Cocoa prices have surged in London, fuelled by fears that political unrest in Ivory Coast, the world's biggest producer, could disrupt supplies.
The chocolate industry depends on steady supplies of cocoa
December cocoa futures rose 12% in London trade to £1,019 a tonne, their sharpest rise in more than five years.
Ivory Coast was gripped by rioting at the weekend after France disabled the country's air force in revenge for an attack on French peacekeeping forces.
Analysts said the unstable situation could drive prices higher still.
"Any story of clashes between protestors and the French will result in further reactions in the market," said Jonathan Parkman at Calyon investment bank.
French troops destroyed most of the Ivory Coast's air force on Saturday in retaliation for the death of nine French peacekeepers in a government raid on rebel positions in the north of the country.
The move triggered violent protests against the large French expatriate community in the commercial capital, Abidjan.
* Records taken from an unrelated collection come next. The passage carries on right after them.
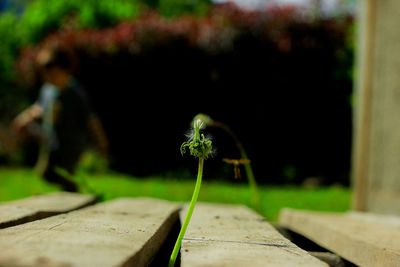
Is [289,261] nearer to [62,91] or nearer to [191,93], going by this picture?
[62,91]

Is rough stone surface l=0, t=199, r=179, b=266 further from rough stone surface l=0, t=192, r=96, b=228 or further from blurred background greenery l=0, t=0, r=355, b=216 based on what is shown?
blurred background greenery l=0, t=0, r=355, b=216

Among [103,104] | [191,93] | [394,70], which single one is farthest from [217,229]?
[103,104]

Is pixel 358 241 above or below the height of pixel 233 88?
below

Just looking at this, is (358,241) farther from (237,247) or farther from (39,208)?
(39,208)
Ivory Coast has been divided since a failed coup attempt two years ago.
The north is in the hands of rebels, while the south, where the majority of cocoa is grown, is controlled by the government of President Laurent Gbagbo.
France, Ivory Coast's former colonial ruler, has sent thousands of troops to the country in order to monitor a ceasefire, and to maintain a buffer zone between government and rebel forces.
President Gbagbo has appealed for calm, while a stand-off between demonstrators and French forces was continuing in Abidjan on Monday, according to the latest reports.